Google’s search engine is considered a form of artificial intelligence (or AI). I’m not knocking Google’s search algorithm; There’s something to that. There are many billions of dollars, perhaps even close to a trillion dollars in value. So it is undoubtedly valuable. But it’s not what most people would think of as excellent, sexy AI.
What about machine learning?
Machine learning is a branch of artificial intelligence that involves using data and algorithms that allow a system, a computer, or a series of computers to learn to improve over time automatically (in other words, on its own). So effectively, we put some structure and guide rails in place, and we give data to train something. And then, it projects or uses that different data to conclude.
Hopefully, there’s a feedback loop built into the programming that says that it will learn from how it does that. So it’s going to run one set of calculations, one type of analysis, or one type of calculation and say, “Ah, I get this type of results” or “It fits this well. And if that works, great, I will keep that information. But then, I’m going to test something else. And if that methodology produces a better prediction than the first one, I’m going to go with that one instead.”
The system is learning
All that should happen automatically, and it should, ideally, continuously or on its own, go through that process of figuring out what works better than something else. That way, a human isn’t selecting the statistical methodology like linear regression, but the system is doing that independently. That’s machine learning.
The most common languages for machine learning are Python and R. There are also things like deep learning and neural networks, but that’s really for another day. I will leave you with this quote from Matt Velloso related to what defines artificial intelligence versus machine learning. The quote is this, “If it’s written in Python, it’s probably machine learning. If it’s written in PowerPoint, it’s probably artificial intelligence.”
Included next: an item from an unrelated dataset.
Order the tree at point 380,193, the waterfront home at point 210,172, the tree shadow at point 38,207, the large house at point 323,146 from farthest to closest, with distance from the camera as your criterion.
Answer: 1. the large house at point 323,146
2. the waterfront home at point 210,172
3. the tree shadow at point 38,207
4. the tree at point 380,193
I think that’s hilarious. I think it’s a brilliant quote because we see the term “artificial intelligence” thrown around so much. Many of these claims are BS, and that captures it so perfectly because it makes fun of all the people running around and claiming they have artificial intelligence.
To summarize
We see this a lot in our industry. There’s a reasonably large number of claims that some artificial intelligence is involved. Increasingly now, people are even saying that there’s some machine learning. I think this is frequently somewhere between aspirational and perhaps, more cynically, marketing or perhaps worse, outright people fabricating what they’re doing. That’s our take on data science, statistics, analytics, artificial intelligence, machine learning, and all of those relationships and sub-disciplines.